Hunter Zinc is a zinc sheet metal material with a custom patina developed by Zahner. The surface serves as an enduring alternative to painted surfaces.
Patina systems developed by Zahner are a direct result of twenty years of research and development with Zinc patination. The development of stable patina on Zinc requires a strong background in science, and an understanding of chemical compounds, various climates, and their atmospheric and local conditions.
Zahner runs an EPA certified facility for the production of patinas on zinc, copper, and weathering steel. One of the significant hurdles for producing zinc sheet metal with custom patinas is meeting the high standards for waste management and sustainability.
One of many custom patinas in development at Zahner, the first large-scale project to use the surface was the eponymous Hunter Museum in Chattanooga, TN for Architect Randall Stout Architects. The same patina was used on the Art Gallery of Alberta in Edmonton, Canada.
Surface patina should not be confused with paint. A patina is a mineralized oxide on metal that is self-limiting (rust, for instance, is not self-limiting because it will continue to eat through a surface).

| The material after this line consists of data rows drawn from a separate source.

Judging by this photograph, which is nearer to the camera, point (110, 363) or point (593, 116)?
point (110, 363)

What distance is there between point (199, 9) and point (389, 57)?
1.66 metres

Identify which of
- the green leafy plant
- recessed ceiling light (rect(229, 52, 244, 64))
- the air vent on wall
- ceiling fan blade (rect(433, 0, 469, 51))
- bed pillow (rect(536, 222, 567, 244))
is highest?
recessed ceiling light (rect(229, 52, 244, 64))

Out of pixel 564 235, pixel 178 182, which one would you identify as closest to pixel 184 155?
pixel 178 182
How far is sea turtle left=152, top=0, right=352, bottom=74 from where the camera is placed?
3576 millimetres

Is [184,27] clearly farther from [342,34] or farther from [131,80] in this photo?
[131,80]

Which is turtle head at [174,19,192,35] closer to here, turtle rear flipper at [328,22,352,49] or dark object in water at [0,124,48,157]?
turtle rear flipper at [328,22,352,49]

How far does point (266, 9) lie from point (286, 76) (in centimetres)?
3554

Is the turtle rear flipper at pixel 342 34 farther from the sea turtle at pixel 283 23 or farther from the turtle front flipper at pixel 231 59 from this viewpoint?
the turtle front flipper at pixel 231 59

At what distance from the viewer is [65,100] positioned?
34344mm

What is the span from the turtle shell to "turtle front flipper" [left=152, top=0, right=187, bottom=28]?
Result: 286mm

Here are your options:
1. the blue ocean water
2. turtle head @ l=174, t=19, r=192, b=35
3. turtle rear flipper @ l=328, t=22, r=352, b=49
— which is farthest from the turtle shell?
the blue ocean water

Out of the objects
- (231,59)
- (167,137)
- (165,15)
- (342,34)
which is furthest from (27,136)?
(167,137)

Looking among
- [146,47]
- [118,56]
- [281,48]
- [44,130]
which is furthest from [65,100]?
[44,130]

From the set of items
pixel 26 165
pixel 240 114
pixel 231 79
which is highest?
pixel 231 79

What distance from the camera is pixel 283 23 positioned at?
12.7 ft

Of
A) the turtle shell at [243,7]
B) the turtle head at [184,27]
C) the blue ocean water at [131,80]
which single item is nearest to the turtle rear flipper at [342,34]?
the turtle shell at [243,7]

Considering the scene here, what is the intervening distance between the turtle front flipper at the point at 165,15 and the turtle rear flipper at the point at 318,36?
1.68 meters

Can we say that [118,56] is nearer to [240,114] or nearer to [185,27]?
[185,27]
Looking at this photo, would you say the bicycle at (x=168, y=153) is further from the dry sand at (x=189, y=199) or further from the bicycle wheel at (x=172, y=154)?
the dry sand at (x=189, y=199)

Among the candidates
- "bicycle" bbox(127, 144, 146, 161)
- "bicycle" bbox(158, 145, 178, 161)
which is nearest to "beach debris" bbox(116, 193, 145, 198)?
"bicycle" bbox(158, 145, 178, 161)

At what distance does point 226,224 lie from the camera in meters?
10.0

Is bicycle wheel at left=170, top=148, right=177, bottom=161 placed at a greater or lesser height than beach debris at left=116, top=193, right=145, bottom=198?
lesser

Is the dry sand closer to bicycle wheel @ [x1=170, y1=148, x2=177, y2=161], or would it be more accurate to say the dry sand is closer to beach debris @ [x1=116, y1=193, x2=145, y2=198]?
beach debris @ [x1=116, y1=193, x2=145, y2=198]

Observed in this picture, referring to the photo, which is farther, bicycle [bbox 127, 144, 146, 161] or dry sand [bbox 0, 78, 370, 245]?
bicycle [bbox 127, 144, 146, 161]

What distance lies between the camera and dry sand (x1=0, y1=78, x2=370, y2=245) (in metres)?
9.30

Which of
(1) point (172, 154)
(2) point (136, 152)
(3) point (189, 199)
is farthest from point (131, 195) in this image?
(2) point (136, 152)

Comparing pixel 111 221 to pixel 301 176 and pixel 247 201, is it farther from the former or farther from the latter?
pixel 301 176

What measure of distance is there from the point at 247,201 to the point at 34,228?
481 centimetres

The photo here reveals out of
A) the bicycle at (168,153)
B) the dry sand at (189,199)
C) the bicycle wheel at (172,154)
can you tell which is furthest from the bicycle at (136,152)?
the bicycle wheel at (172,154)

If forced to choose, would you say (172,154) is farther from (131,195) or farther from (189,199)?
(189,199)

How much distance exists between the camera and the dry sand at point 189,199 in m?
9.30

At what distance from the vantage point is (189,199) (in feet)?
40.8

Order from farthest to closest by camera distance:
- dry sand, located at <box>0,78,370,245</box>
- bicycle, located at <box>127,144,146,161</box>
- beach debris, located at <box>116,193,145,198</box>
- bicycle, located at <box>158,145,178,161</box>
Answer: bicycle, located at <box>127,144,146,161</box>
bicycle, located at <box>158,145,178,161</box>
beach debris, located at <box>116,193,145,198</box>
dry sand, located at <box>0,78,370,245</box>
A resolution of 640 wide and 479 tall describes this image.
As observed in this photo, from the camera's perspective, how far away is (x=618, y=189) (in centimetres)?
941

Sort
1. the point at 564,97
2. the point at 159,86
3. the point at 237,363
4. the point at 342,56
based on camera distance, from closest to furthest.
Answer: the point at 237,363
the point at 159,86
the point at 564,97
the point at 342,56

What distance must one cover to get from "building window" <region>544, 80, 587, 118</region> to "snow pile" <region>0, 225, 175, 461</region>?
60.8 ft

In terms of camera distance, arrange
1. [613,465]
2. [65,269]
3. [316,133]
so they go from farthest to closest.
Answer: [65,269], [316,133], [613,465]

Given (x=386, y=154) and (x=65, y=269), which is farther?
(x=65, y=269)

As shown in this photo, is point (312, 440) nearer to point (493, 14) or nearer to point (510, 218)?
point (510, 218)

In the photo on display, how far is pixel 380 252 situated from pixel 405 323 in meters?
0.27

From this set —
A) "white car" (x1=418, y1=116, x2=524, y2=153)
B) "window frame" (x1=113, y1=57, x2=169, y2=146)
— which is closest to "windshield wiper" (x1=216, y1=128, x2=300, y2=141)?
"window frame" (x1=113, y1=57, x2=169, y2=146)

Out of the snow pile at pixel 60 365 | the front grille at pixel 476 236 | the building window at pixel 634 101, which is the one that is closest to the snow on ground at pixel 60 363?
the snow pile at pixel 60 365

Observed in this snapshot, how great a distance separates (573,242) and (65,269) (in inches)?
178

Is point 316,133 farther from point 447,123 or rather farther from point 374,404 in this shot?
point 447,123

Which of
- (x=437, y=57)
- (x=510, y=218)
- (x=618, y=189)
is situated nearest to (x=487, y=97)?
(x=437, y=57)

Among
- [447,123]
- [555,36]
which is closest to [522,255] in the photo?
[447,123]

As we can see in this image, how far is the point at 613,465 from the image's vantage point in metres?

A patina is a reaction to the elements that in turn provides a protective barrier from the elements.
The variegated material has a matte surface naturally, and features an organic variance from panel to panel. The result is a look that can function both for contemporary as well as historic aesthetics.
How a Surface Patina Changes over Time
Left to its own devices, raw uncoated zinc will either grow lighter, or slowly darken over time depending on the environmental conditions. In environments with prolonged direct moisture, the outward face of the zinc may be susceptible to white-gray areas and streaks. Under typical conditions, the patina color will darken over time. Zinc is a sophisticated material that ages with integrity not unlike the elegance of a copper patina.
For best performance, the back face of the zinc material should not be exposed to moisture. If exposed to moisture attack from the reverse side, it may result in perforation/disintegration of the surface over time. This is why the back facing of zinc is sometimes covered with plastisol or a similar coating.